The software to read RSS feeds is nothing new. Most mail clients offer that feature and several smaller products specifically targeted at parsing and reading RSS and Atom feeds. Also, software to automatically post to blogs is nothing new. Several packages offer the ability to post to blogs without the aid of a browser, including the power to post across multiple blogs and in different formats.
It was only a matter of time before someone sinister combined the two to create a form of automated plagiairsm.
The idea is simple. You create a blog centered on a topic and input a bunch of applicable feeds into your software. The software scans for the keywords you chose, steals (or “scrapes”) the content that matches the keywords and posts it to your new temple of copyright infringement. Throw in a few advertisements (like Google Adsensercexswfrafuawb) and you have an automated money machine operating twenty four hours a day, seven days a week.
However, if it’s a license to print money, it’s printed on the back of their victims’ copyright certificates.
An example of how this could work is Buzzburner by Feedburner. Buzzburner is fundamentally designed to help cross-promote different blogs by displaying information using established feeds.
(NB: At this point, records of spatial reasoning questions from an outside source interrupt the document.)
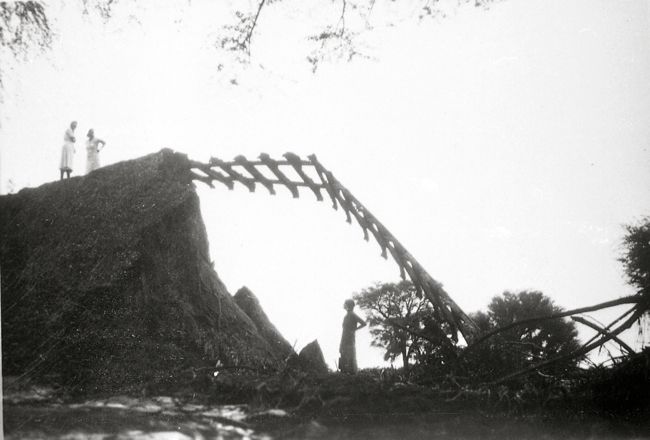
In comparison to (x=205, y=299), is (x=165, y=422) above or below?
below

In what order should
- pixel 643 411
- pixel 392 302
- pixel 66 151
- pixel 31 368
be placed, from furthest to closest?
pixel 392 302 → pixel 66 151 → pixel 31 368 → pixel 643 411

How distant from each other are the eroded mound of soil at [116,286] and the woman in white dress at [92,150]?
3598 millimetres

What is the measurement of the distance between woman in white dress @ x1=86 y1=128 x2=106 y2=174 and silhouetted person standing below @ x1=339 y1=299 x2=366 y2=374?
6.95 m

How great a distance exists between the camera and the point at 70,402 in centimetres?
256

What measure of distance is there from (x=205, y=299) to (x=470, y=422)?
3362mm

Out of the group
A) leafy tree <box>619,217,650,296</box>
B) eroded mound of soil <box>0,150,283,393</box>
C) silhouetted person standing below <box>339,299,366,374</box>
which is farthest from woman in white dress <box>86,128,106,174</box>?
leafy tree <box>619,217,650,296</box>

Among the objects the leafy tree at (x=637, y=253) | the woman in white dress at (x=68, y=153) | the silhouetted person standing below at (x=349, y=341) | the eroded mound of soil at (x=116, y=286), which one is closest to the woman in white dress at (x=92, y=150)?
the woman in white dress at (x=68, y=153)

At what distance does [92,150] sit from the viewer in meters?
8.72

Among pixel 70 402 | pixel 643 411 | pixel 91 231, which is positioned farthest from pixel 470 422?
pixel 91 231

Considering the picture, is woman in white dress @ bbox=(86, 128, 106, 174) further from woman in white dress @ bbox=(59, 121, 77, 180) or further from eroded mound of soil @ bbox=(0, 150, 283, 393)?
eroded mound of soil @ bbox=(0, 150, 283, 393)

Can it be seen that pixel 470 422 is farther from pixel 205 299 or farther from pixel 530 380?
pixel 205 299

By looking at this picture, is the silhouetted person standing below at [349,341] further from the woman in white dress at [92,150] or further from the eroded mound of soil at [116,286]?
the woman in white dress at [92,150]

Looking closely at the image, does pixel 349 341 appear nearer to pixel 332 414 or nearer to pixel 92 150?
pixel 332 414

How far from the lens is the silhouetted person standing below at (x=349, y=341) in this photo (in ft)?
19.7
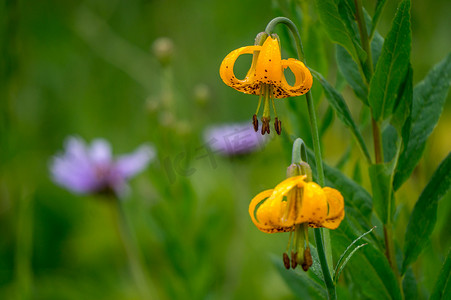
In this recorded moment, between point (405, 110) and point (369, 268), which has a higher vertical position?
point (405, 110)

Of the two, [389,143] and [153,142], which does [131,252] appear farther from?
[389,143]

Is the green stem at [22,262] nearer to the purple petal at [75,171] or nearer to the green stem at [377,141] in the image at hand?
the purple petal at [75,171]

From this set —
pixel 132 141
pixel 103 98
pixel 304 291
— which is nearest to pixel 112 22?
pixel 103 98

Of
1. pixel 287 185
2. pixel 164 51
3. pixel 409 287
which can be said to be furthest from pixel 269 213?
pixel 164 51

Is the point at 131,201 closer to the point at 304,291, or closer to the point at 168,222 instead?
the point at 168,222

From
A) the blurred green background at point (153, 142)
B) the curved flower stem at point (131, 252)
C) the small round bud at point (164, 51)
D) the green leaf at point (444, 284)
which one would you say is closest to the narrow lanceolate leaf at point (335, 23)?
the blurred green background at point (153, 142)
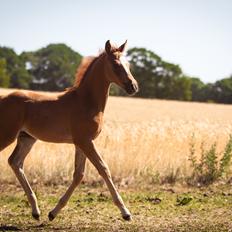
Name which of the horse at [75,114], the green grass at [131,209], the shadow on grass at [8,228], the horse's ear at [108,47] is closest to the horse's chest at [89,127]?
the horse at [75,114]

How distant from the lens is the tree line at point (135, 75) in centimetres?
6975

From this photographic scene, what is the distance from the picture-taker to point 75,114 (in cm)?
716

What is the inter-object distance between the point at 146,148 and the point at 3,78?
2143 inches

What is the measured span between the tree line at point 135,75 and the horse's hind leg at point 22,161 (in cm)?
5690

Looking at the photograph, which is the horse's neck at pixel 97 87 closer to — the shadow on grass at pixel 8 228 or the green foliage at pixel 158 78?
the shadow on grass at pixel 8 228

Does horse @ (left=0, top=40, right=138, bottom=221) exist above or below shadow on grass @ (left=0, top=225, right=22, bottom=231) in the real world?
→ above

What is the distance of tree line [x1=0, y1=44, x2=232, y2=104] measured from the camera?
69750mm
It’s a very cool utility that also showcases the potential for trouble. After all, one can theoretically take this code and center their entire blog around it. No original content required.
Rest assured though that the bad guys have all of the tools they need to automatically scrape and repost. Several bloggers have already fallen victim to these farming sites and the problem is only going to grow as the theft becomes easier and more lucrative.
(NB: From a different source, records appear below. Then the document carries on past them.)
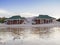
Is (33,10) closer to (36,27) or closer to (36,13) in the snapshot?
(36,13)

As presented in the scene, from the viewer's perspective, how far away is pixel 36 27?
14.4 ft

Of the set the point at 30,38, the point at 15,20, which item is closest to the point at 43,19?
the point at 15,20

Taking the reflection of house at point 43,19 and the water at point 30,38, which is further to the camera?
the reflection of house at point 43,19

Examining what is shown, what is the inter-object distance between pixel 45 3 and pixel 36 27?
80 cm

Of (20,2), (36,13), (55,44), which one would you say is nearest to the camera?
(55,44)

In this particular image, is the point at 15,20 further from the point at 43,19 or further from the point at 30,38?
the point at 30,38

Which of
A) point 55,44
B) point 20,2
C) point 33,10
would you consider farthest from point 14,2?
point 55,44

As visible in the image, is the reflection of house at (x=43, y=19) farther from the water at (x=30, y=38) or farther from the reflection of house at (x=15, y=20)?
the water at (x=30, y=38)

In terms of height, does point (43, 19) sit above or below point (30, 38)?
above

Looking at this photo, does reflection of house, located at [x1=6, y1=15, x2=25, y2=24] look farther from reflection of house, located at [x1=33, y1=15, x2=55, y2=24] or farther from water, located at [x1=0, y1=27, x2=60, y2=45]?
water, located at [x1=0, y1=27, x2=60, y2=45]

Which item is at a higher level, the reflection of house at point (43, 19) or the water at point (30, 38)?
the reflection of house at point (43, 19)

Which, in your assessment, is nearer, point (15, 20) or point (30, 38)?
point (30, 38)

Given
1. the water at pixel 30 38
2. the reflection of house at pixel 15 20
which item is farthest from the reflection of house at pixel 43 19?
the water at pixel 30 38

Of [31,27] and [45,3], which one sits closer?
[45,3]
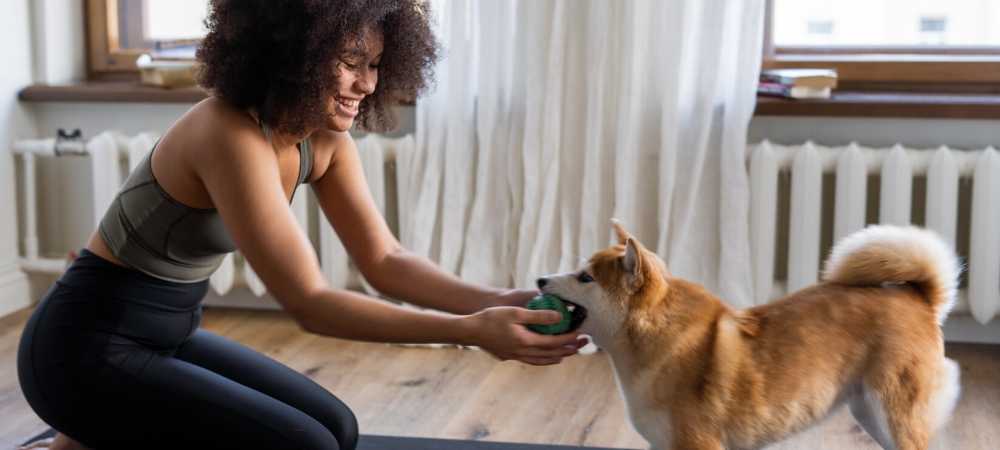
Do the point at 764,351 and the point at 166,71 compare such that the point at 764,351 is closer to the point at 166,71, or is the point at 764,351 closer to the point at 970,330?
the point at 970,330

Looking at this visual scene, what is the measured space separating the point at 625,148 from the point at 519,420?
0.78m

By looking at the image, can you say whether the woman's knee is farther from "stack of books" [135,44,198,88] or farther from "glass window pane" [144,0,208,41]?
"glass window pane" [144,0,208,41]

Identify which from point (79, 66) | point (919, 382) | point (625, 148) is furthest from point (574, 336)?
point (79, 66)

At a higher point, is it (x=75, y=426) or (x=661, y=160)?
(x=661, y=160)

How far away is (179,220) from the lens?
6.36 ft

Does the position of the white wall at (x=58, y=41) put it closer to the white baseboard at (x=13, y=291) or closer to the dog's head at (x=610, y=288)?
the white baseboard at (x=13, y=291)

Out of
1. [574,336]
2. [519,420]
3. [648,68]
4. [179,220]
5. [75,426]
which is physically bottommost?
[519,420]

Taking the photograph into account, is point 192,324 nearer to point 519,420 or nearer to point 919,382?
point 519,420

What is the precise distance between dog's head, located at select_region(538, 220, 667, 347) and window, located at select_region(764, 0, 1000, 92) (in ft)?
5.18

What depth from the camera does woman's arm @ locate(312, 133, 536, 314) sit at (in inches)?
84.7

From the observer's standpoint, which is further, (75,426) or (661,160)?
(661,160)

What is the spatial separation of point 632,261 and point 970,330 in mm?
1805

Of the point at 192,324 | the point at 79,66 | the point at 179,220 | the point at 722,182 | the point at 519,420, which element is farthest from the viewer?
the point at 79,66

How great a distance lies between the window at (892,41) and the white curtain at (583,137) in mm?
365
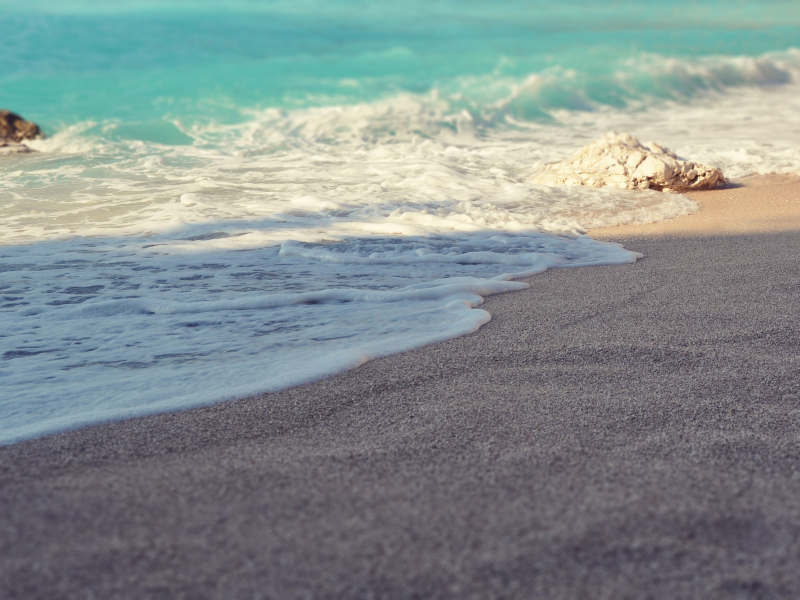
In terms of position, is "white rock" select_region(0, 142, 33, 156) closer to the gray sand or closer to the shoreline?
the shoreline

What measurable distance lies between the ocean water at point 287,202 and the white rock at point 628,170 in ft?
0.99

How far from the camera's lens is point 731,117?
11914 mm

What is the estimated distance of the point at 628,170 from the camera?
612 centimetres

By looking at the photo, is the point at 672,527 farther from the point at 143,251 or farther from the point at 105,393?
the point at 143,251

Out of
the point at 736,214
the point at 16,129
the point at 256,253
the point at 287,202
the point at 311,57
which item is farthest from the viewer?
the point at 311,57

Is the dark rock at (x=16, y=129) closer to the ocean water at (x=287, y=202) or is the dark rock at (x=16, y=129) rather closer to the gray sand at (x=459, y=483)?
the ocean water at (x=287, y=202)

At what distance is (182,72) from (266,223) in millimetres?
15094

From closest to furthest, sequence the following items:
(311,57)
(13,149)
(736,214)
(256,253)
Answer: (256,253) < (736,214) < (13,149) < (311,57)

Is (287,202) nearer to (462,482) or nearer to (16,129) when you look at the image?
(462,482)

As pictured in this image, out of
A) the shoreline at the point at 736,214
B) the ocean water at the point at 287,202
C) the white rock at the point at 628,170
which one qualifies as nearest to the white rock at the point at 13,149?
the ocean water at the point at 287,202

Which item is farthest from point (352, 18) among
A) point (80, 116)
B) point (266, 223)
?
point (266, 223)

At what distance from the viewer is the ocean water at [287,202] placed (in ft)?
8.97

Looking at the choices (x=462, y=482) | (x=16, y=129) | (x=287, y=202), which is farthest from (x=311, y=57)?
(x=462, y=482)

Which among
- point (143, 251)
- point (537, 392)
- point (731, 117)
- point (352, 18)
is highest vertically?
point (352, 18)
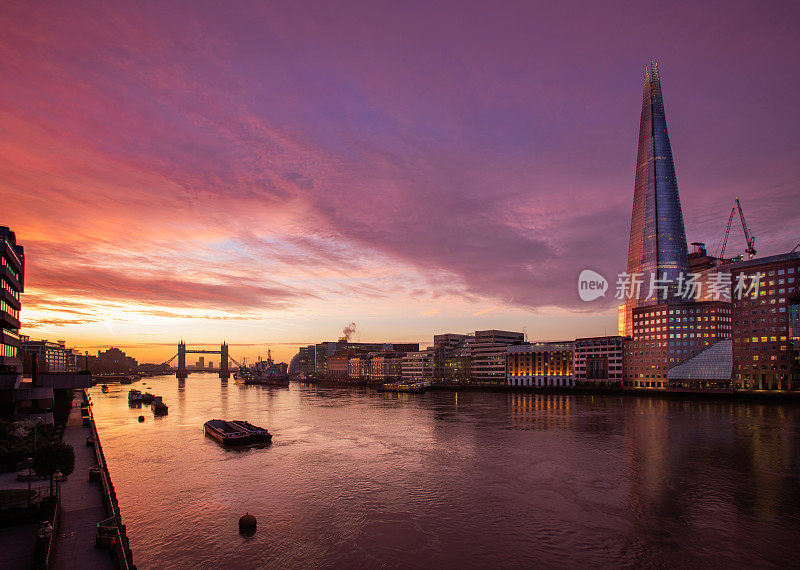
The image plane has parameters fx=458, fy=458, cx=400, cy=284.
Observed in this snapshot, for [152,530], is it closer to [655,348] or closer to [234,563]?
[234,563]

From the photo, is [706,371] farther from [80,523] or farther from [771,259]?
[80,523]

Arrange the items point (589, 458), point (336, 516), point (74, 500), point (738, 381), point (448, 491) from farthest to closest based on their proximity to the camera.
A: point (738, 381)
point (589, 458)
point (448, 491)
point (336, 516)
point (74, 500)

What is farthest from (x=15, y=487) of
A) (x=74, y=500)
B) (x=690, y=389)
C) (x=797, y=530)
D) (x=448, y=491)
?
(x=690, y=389)

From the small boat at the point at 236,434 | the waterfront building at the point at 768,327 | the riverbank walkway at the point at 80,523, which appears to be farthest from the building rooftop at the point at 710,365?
the riverbank walkway at the point at 80,523

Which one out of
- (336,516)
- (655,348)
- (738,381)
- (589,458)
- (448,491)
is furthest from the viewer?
(655,348)

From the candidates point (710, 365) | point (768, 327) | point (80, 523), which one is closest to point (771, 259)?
point (768, 327)

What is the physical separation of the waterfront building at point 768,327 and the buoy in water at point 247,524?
167098mm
However, even the best scraping software doesn’t make for good plagiarism. Most bloggers, including myself, post links or make references to past articles. Automatic software, which just copies and pastes the post, doesn’t remove those links. This clearly marks the stolen articles as being unoriginal and taints the blog in the eyes of even the most casual observer.
This doesn’t matter to the scrapers though, they’re just wanting to get good search engine fodder so they can drive traffic and get the clicks. They don’t care if anyone actually reads their plagiarized content so long as they click the ads. Quantity, not quality, is what counts.
For the time being at least, the biggest threat still comes from the human plagiarists who copy and paste content, manipulate it to appear as if it where their own and repost it. They’re the ones who cause the most confusion, the ones who benefit the most from their plagiarsim, gaining both reputation and revenue, and are the most difficult to stop.
The worry though is that the scrapers will upgrade their software to address many of these shortcomings and will be able to create whole blogs that can be mistaken, even by humans, as being legit. This will create many new challenges for bloggers and may result in a shift in the way RSS feeds are used.
Because, no matter how true the maxim of “there is no such thing as bad technology” is, evil minds can warp advances of any kind to their advantage. More than anything, this might expose a serious vulnerability in the concept of RSS and may force us all to look at the way we use it and seek out new ways to improve the technology so that it can’t be perverted again.